It shouldn't be big news that El Pueblo de Nuestra Señora la Reyna de los Angeles de Porciuncula has elected Antonio Villaraigosa as mayor. But it was the 1870s when L.A. last had a mayor of Latino ancestry, so Villaraigosa's win has the feeling of breaking a racial barrier. I remember how we Denver Latinos (well actually, I lived in Littleton at the time) felt about Federico Peña's win back in 1983 -- it was as if we had finally arrived as a political force to be reckoned with. I'm sure lots of people are feeling that way In L.A. today.
Of course, it is one thing for a person of color to win a mayoral election by racial bloc voting when the candidate's racial bloc dominates the city. It is another thing -- and a better thing if you ask me -- for the candidate to win by getting support from across racial lines.

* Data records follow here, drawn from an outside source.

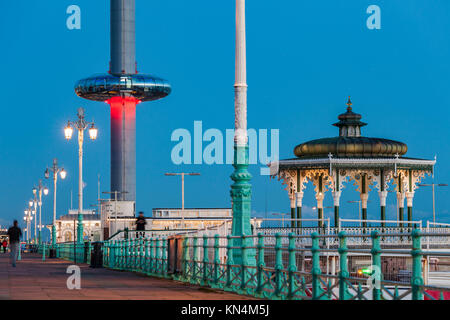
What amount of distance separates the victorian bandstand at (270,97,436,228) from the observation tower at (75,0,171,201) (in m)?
92.4

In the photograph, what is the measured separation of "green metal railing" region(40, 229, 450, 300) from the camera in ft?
41.1

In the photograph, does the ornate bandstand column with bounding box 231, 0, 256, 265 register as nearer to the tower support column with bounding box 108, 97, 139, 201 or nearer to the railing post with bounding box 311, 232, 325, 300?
the railing post with bounding box 311, 232, 325, 300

That's how Peña won, and that's how Villaraigosa won too -- earning the label "post-ethnic candidate" by running a campaign that recognized the diversity of his city without making his own race the major voting issue. By that standard, you could call John Hickenlooper a "post-ethnic candidate" too, although I think "multi-ethnic" is a better word -- in a city with more than two racial/ethnic groups, race can matter less if a candidate tries to work with all of the different communities in the city.
On the other coast, it looks like New York Latinos are going to be waiting a few more years before getting their first Latino mayor. Fernando Ferrer's candidacy is going down to a well-deserved defeat based on his idiotic remarks about the police shooting of Amadou Diallo. Ferrer's campaign is a lesson in how not to do multi-ethnic urban politics.